Leutnant Helmut Steinbrecher was the first pilot in history to successfully parachute from a stricken airplane, on 27 June 1918. He was a World War I flying ace credited with five aerial victories.

==Biography==

Helmut Steinbrecher was born in Dresden, Germany on 30 June 1896.

Steinbrecher enlisted in the German military on 20 August 1914, and was posted to a Jaeger battalion. He was sent into action on the Western Front in 1915, only to be transferred to Galilee in 1916. After selection for pilot's training in February, 1917, he qualified as a pilot and was assigned first to Flieger-Abteilung 17 (Flight Detachment 17) to fly two-seaters for reconnaissance duty, then subsequently to Flieger-Abteilung (Artillerie) 274 (Flight Detachment (Artillery) 274 as an artillery spotter.

On 25 December 1917, he was picked to undergo further training as a fighter pilot.

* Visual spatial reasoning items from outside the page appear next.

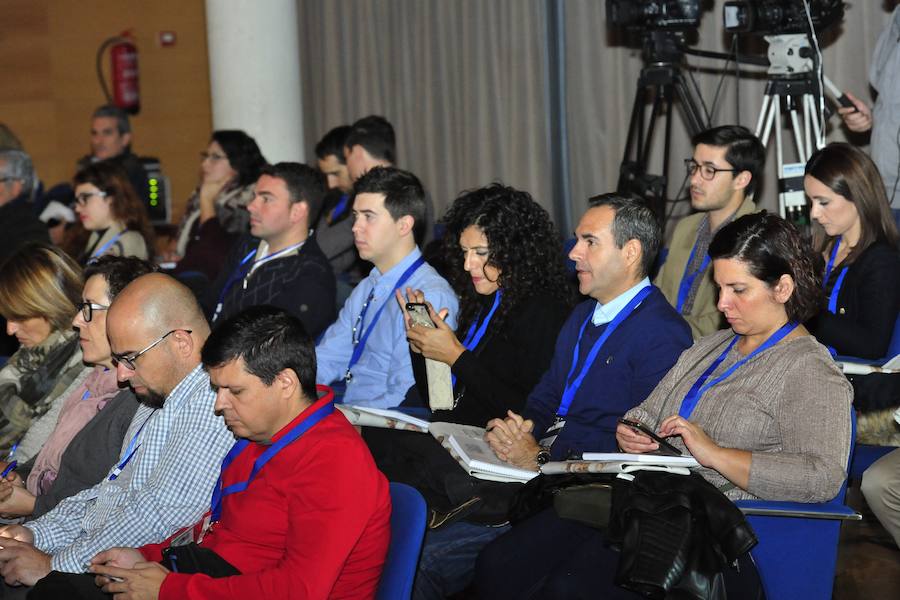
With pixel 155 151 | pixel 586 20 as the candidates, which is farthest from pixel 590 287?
pixel 155 151

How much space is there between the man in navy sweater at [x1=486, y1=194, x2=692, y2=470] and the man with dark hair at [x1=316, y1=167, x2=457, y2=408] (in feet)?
1.95

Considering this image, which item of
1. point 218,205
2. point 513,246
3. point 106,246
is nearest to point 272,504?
point 513,246

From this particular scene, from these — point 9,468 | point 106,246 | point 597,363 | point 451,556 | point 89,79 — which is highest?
point 89,79

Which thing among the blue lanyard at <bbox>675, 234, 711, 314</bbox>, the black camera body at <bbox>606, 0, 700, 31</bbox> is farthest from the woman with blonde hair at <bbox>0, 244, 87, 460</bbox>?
the black camera body at <bbox>606, 0, 700, 31</bbox>

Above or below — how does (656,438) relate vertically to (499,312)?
below

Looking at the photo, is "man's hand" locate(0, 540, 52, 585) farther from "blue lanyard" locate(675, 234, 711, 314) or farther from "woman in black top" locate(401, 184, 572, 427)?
"blue lanyard" locate(675, 234, 711, 314)

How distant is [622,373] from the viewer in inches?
106

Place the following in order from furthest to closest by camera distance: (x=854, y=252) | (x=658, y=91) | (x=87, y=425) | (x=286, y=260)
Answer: (x=658, y=91), (x=286, y=260), (x=854, y=252), (x=87, y=425)

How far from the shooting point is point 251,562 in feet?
6.90

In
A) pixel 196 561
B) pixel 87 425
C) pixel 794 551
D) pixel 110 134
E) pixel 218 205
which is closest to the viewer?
pixel 196 561

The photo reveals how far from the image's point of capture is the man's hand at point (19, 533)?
2.49 meters

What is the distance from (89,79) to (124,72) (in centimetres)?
43

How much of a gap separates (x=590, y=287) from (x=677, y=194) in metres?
2.99

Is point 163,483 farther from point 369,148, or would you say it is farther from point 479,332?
point 369,148
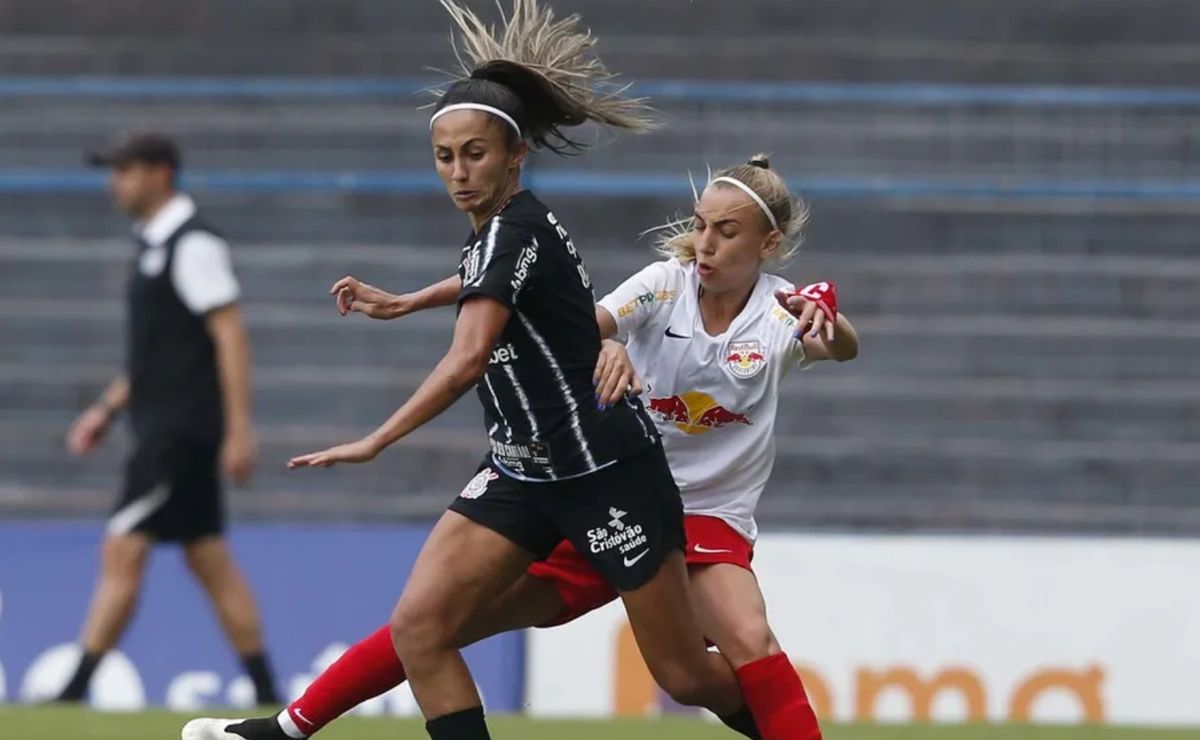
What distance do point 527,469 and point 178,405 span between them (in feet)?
11.8

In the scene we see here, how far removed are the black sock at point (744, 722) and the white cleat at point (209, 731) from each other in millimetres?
1214

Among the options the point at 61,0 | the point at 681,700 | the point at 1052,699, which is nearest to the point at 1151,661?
the point at 1052,699

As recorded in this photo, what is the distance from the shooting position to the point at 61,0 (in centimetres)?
1282

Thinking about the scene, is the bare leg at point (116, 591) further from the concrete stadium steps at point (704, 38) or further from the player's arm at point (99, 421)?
the concrete stadium steps at point (704, 38)

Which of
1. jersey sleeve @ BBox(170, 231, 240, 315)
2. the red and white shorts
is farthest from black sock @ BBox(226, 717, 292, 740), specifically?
jersey sleeve @ BBox(170, 231, 240, 315)

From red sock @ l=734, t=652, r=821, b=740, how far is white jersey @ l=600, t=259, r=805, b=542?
390 millimetres

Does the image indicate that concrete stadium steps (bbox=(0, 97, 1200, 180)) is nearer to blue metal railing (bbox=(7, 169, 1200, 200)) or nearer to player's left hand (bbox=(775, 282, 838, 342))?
blue metal railing (bbox=(7, 169, 1200, 200))

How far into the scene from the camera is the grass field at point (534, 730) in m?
6.77

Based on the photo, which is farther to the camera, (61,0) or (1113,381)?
(61,0)

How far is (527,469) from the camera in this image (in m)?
4.97

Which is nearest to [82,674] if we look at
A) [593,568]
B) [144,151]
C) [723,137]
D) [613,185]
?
[144,151]

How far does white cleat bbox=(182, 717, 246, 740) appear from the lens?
541 centimetres

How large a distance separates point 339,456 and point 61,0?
29.8 ft

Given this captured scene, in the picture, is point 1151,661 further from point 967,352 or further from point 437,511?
point 437,511
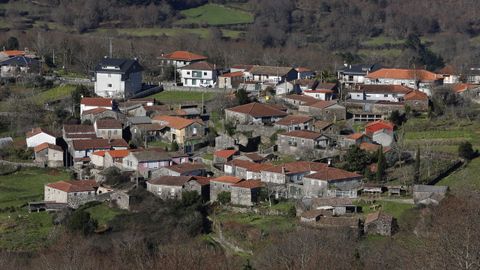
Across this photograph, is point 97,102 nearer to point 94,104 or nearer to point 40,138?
point 94,104

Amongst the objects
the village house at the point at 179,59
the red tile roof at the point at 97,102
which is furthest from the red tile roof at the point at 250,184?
the village house at the point at 179,59

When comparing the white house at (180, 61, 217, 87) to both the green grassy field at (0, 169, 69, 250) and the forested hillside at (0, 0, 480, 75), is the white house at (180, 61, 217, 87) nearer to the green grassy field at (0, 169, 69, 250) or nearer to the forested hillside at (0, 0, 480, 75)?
the forested hillside at (0, 0, 480, 75)

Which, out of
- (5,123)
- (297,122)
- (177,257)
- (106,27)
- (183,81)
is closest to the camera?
→ (177,257)

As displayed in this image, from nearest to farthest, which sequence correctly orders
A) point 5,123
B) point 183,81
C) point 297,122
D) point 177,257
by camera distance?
point 177,257 → point 297,122 → point 5,123 → point 183,81

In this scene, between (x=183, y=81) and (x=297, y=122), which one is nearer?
(x=297, y=122)

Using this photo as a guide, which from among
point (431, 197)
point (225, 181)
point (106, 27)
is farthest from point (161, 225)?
point (106, 27)

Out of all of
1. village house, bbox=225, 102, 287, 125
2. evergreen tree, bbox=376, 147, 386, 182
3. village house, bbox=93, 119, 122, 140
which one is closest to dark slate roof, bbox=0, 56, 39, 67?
village house, bbox=93, 119, 122, 140

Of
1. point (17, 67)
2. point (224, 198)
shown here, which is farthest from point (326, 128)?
point (17, 67)

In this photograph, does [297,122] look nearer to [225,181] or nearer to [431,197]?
[225,181]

After completing that course, he was assigned to Jagdstaffel 46 on 12 March 1918. He shot down his first British airplane that same day, a Royal Aircraft Factory SE.5a. A second followed on 31 May.

On 27 June 1918, his Pfalz D.III was set afire during a dogfight with a Sopwith Camel piloted by Captain Edward Barfort Drake. He survived by bailing out, in the first known use of a parachute in military history.

In his combat report he wrote
 “Up to that time I had been a Doubting Thomas in the matter of parachutes. I had been under the impression that baling out with a parachute from a single-seater would be only rarely successful. And I did not know exactly what I had to do to get out of the plane. But in the moment when the flames licked my face, I did know at once what to do!”

He subsequently wrote to the manufacturer:
 “The thing functioned very well. I congratulate you on the splendid success of your parachute. I am carrying it ever since that flight and do not want to fly with oi any more. As far as I know this was the first time that a parachute was used under actual wartime conditions and that it was used for a jump from a single-seater to boot. Congratulations once again on your excellent parachute.”

He had used a parachute manufactured by Schroeder company of Berlin to the designs of Otto Heinecke, which the German air service had introduced in the spring of 1918, becoming the world's first air service to introduce a standard parachute.

Three days later, he downed a Sopwith Camel for his third win.

Steinbrecher would shoot down two more enemy airplanes to become an ace. He was awarded both classes of the Iron Cross.